Carsten Ziegler wrote:
> Ok, it's a little bit difficult. First, the thread you create is not
> allowed to run longer than the original thread - but I guess that's
> not the case for you anyway.
> Second, the thread runs in the same environment as the original thread.
>
> Regarding the ThreadLocal variable, you have to clone it first
> from the original thread. The CocoonComponentManager has a private
> static variable:
> private static InheritableThreadLocal environmentStack;
> You have to set this in your "new" thread (taken from the pool)

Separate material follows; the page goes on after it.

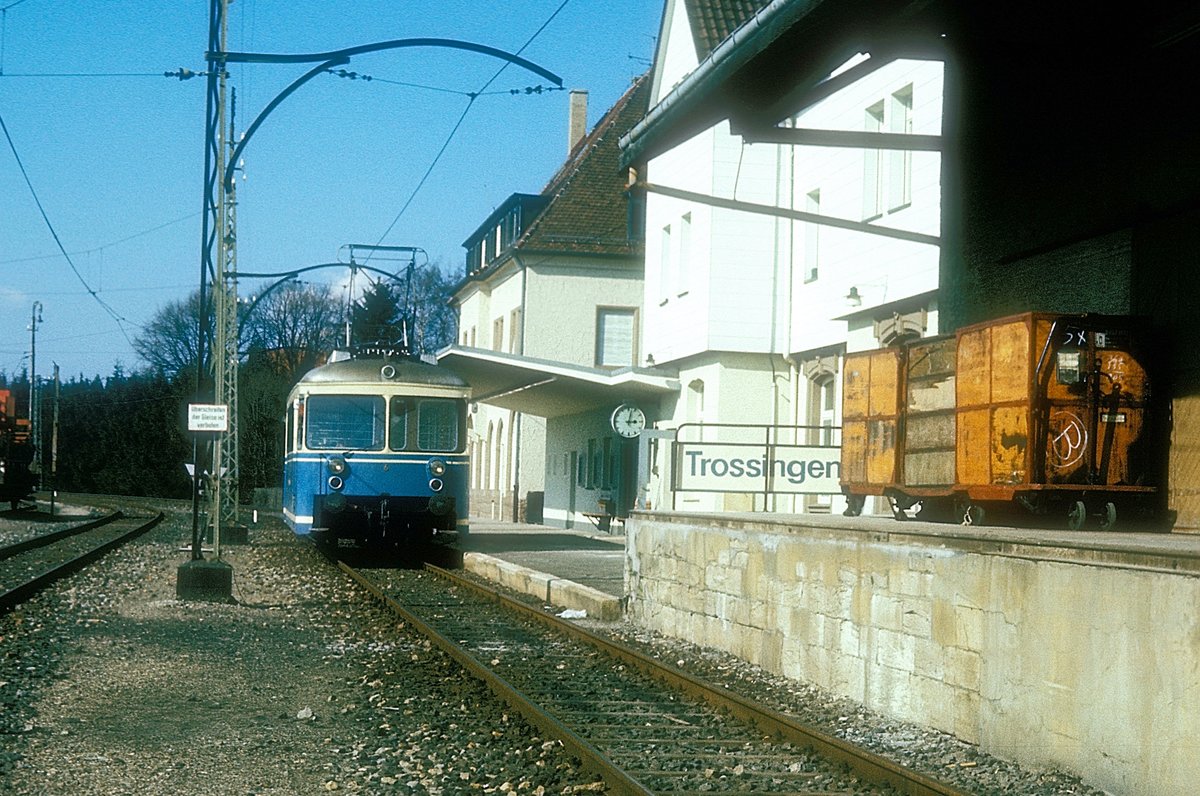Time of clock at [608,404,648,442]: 3:02
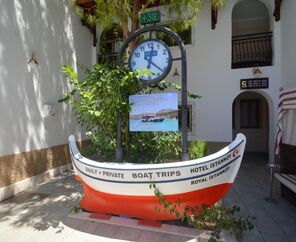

> to a clone! of the parent thread. The clone() method can be used
> for this.
> And then something like this:
>
> public void run() {
>
>
> Environment env = CocoonComponentManager.getCurrentEnvironment();
> Object key = CocoonComponentManager.startProcessing(env);
>
> CocoonComponentManager.enterEnvironment(env);
> try {
> doStuff();
> } finally {
> CocoonComponentManager.leaveEnvironment();
> CocoonComponentManager.endProcessing(env, key);
> }
> }
>
This didn't work for me, but I may be missing something in setting the
ThreadLocal variable. I added the following method to my PooledThread
class, which I called from code run by the current request thread, when
it draws the thread from the pool:
public void setThreadLocal() {
Object local =
CocoonComponentManager.getCurrentEnvironmentStack().clone();
environmentStack.set(local);
}
> This should work...hopefully...
> >
> >As far as thread safety goes, I know my own code doesn't have ThreadLocals,
> but I don't know where >else in the Cocoon machinery they might lurk.
> >
> In Cocoon itself there are afaik no more ThreadLocals, but
> in theory you also have to check Xalan, Xerces, FOP and
> every other library you use - and that's impossible.
> So you can start with the ThreadLocal of Cocoon and
> hope that you don't get problems :) Isn't life easy?
You said it!
> HTH
> Carsten
All this has been very helpful, thanks.